* begin Supplied material *

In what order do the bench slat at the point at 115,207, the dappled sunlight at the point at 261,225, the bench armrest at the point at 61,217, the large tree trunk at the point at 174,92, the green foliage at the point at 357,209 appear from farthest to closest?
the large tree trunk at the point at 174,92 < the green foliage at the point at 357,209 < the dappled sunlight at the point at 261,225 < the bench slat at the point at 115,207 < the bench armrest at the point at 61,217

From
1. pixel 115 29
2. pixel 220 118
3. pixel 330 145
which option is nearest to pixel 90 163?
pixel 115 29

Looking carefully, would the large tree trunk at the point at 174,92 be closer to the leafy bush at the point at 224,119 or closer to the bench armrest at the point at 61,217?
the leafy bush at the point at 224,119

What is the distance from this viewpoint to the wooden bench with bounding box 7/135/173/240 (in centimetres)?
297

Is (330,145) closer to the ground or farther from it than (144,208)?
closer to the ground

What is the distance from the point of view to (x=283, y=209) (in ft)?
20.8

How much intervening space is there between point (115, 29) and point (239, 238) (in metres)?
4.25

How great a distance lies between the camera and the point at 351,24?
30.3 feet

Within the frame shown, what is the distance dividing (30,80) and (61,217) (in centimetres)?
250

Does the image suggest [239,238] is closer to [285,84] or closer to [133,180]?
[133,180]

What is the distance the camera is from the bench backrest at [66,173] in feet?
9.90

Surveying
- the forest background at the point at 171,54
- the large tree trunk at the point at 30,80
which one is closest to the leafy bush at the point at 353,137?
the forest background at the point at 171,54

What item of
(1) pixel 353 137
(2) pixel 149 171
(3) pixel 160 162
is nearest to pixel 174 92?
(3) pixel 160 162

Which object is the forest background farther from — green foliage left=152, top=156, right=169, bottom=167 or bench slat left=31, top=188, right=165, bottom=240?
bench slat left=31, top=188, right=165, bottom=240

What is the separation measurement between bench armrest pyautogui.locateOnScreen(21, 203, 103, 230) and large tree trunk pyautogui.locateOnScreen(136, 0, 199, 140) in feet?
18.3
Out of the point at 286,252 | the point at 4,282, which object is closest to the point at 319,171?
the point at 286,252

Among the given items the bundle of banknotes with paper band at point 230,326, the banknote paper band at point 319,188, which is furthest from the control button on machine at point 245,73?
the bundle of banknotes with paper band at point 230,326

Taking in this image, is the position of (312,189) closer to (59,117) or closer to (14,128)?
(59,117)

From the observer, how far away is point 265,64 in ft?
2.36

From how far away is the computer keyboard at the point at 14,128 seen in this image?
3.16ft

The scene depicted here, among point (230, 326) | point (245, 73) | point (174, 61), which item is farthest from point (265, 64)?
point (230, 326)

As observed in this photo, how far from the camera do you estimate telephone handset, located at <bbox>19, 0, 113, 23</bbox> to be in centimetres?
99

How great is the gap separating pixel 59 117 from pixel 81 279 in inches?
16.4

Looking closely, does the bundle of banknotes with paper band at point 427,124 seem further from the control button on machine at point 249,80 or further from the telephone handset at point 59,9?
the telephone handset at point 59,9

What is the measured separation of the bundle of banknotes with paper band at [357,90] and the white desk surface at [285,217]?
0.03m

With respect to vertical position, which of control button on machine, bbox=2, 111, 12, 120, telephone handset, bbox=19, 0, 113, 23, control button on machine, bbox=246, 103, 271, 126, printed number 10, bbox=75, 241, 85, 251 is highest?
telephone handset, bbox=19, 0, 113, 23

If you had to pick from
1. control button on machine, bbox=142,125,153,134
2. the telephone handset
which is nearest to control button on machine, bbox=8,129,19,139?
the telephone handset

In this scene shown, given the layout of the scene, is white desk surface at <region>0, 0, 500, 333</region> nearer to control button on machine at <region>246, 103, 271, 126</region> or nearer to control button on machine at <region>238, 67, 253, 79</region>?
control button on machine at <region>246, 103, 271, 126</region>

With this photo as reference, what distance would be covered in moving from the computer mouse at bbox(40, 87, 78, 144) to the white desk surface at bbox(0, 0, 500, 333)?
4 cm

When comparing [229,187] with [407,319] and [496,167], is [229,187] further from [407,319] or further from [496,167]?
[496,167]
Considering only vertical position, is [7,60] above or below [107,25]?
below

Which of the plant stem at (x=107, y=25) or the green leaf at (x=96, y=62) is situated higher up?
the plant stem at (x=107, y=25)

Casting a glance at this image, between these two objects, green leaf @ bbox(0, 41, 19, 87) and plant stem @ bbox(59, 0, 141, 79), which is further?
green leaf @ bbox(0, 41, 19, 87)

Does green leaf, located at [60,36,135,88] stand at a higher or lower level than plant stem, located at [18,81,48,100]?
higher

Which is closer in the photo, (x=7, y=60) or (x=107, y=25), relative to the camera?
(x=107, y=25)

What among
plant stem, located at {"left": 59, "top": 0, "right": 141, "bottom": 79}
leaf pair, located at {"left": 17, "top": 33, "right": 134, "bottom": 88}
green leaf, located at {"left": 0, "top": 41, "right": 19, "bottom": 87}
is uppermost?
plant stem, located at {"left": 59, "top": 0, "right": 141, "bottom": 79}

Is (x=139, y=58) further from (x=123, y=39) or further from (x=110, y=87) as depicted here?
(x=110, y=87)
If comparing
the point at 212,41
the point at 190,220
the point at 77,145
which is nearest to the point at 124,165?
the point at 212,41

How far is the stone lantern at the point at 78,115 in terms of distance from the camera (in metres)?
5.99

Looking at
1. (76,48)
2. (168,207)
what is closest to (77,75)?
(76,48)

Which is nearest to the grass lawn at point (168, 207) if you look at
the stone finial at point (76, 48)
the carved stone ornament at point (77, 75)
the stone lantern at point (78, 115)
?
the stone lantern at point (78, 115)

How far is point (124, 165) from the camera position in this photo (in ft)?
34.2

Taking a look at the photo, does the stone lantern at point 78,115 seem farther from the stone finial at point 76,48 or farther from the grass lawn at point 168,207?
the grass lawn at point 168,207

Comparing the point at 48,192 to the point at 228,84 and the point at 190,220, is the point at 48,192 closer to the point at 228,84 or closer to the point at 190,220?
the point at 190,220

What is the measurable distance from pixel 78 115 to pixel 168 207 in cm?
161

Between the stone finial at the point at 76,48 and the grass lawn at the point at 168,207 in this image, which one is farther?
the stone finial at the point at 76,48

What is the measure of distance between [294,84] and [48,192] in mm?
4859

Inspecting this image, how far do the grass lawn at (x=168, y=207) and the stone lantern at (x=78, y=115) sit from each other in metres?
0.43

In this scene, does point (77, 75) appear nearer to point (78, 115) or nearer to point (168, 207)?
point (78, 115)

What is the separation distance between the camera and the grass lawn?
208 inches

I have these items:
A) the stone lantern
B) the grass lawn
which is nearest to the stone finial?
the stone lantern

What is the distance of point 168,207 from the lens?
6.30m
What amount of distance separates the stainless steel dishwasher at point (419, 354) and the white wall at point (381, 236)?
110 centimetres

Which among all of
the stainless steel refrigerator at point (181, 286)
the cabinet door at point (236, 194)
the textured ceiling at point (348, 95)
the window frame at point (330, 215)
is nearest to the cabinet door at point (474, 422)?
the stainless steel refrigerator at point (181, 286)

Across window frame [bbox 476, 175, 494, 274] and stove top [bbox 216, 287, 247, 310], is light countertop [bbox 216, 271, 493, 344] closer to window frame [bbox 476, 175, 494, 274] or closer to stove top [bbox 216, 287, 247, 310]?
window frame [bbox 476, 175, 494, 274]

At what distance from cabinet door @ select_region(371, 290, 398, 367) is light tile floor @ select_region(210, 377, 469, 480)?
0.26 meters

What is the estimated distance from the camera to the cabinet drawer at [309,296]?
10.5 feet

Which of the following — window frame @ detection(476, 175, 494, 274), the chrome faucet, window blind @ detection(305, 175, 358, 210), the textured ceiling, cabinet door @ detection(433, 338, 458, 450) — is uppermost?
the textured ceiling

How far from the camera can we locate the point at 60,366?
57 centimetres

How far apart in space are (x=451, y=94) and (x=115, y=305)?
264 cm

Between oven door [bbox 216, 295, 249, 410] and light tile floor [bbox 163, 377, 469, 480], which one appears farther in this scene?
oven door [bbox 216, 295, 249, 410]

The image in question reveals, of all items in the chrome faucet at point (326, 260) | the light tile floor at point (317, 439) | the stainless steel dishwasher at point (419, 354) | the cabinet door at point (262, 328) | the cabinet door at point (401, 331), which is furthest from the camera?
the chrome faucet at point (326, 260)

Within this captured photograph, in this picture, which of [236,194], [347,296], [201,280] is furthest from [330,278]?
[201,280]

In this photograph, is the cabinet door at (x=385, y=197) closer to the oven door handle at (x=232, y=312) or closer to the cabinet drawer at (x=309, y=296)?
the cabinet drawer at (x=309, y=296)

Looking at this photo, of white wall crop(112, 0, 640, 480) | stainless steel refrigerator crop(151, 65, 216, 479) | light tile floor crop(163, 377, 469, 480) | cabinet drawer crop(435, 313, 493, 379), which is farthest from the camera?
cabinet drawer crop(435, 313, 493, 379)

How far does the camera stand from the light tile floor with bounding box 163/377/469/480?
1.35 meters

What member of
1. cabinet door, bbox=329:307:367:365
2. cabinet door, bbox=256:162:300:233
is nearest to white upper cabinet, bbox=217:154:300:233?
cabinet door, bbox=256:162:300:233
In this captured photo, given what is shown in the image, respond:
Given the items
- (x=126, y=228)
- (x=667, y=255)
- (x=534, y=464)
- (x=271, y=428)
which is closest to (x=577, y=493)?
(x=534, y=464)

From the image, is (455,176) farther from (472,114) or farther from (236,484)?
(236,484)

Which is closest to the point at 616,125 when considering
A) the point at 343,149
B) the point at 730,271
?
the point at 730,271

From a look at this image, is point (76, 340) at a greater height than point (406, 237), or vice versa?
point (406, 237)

* end Supplied material *
* begin Supplied material *

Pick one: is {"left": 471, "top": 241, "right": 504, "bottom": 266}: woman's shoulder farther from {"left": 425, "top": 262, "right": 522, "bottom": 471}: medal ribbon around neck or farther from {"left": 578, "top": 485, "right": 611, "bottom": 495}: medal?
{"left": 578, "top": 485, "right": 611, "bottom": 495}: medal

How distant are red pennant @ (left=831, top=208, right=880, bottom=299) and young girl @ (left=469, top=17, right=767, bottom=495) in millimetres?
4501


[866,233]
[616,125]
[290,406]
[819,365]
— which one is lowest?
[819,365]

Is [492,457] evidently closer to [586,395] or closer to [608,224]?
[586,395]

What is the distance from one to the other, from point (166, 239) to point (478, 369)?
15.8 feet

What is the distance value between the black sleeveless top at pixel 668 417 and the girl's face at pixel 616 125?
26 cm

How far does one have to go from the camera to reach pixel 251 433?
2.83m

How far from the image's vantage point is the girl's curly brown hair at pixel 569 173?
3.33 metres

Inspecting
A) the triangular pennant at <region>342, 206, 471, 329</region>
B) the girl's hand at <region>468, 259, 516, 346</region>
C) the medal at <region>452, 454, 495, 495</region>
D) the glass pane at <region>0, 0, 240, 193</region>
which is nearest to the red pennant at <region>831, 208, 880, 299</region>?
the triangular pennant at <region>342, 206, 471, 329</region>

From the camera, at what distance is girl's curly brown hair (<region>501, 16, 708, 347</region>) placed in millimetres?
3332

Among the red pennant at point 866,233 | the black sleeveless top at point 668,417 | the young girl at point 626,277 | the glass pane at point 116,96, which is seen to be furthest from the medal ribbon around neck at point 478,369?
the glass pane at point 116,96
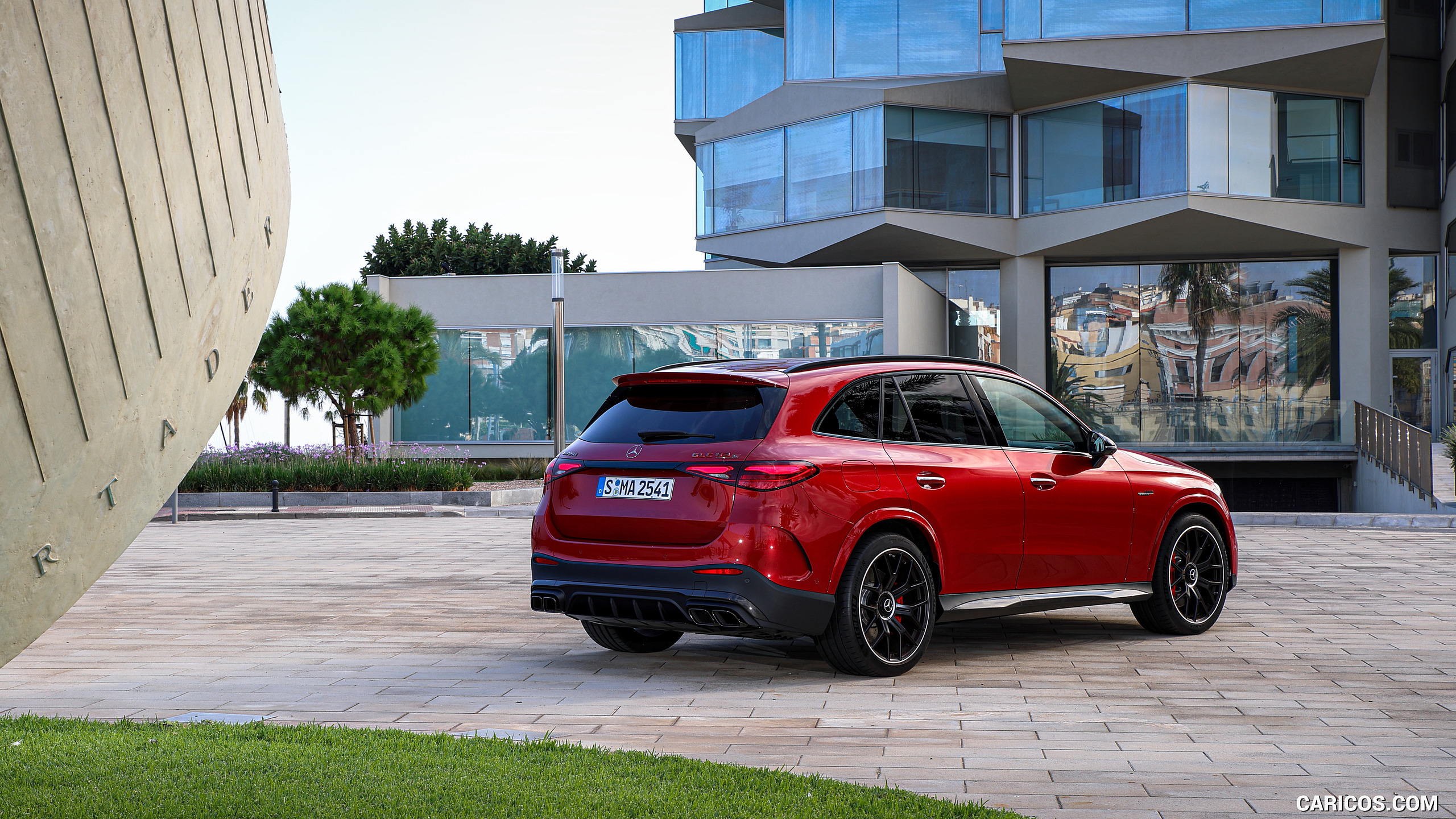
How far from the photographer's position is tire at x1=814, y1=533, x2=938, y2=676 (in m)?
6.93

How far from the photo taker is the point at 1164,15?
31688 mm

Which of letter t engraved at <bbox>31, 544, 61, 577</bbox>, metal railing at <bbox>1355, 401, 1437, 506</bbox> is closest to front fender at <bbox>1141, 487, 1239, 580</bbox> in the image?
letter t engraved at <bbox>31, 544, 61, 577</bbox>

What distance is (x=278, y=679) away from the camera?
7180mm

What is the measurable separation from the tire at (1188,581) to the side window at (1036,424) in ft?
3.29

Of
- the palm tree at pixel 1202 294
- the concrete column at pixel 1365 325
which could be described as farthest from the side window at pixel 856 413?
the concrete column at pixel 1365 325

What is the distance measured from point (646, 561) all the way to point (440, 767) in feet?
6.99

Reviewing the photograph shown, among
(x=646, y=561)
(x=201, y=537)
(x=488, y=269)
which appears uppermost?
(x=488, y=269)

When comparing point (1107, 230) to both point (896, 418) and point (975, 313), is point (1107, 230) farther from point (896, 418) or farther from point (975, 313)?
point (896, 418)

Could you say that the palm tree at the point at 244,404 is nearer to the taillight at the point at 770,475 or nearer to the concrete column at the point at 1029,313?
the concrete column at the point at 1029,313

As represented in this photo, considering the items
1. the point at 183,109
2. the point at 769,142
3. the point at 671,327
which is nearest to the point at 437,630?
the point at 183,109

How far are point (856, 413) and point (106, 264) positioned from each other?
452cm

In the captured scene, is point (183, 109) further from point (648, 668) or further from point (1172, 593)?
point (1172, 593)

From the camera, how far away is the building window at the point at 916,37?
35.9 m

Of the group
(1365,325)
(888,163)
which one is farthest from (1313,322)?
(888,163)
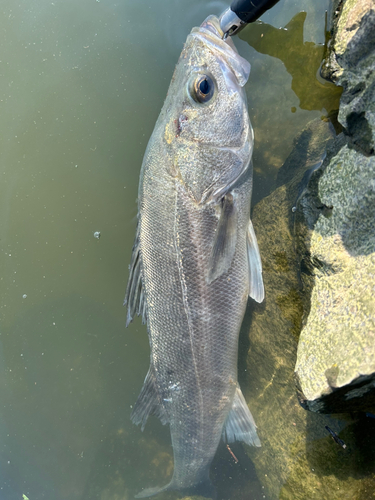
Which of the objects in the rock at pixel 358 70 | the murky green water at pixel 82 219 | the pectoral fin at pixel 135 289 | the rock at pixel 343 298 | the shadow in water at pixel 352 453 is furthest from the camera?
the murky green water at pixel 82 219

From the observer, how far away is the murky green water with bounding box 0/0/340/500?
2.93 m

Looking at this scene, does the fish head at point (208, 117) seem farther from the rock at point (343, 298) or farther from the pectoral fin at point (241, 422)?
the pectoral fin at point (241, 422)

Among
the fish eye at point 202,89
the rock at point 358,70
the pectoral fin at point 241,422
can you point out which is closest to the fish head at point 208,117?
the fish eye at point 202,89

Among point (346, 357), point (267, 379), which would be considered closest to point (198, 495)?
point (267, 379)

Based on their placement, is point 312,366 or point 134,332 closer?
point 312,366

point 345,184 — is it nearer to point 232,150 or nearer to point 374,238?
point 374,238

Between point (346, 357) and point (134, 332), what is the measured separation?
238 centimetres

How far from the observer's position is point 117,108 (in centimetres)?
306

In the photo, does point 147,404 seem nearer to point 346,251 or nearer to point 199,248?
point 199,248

* end Supplied material *

Stated problem: Repeat the rows from the line containing "I have these" up to and including the line containing "110 centimetres", word for word.

Reply to the task:
I have these items:
A) the stone lantern
B) the grass lawn
which is nearest to the stone finial?
the stone lantern

What is the distance of point 168,207 from the lens?
6.30m
What amount of distance separates the stainless steel dishwasher at point (419, 354) and the white wall at point (381, 236)?
110 centimetres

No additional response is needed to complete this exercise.